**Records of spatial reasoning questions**

* Start *

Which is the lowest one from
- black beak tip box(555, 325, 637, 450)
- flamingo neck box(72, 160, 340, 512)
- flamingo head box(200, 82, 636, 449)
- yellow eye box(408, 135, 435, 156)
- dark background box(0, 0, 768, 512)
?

* End *

**THE TASK**
Put the lines above into a JSON list of strings, one string per line, and leave out any blank lines.

**EXERCISE OUTPUT**
[
  "Which is the lowest one from",
  "- black beak tip box(555, 325, 637, 450)",
  "- flamingo neck box(72, 160, 340, 512)",
  "- flamingo head box(200, 82, 636, 449)",
  "- yellow eye box(408, 135, 435, 156)",
  "- dark background box(0, 0, 768, 512)",
  "?"
]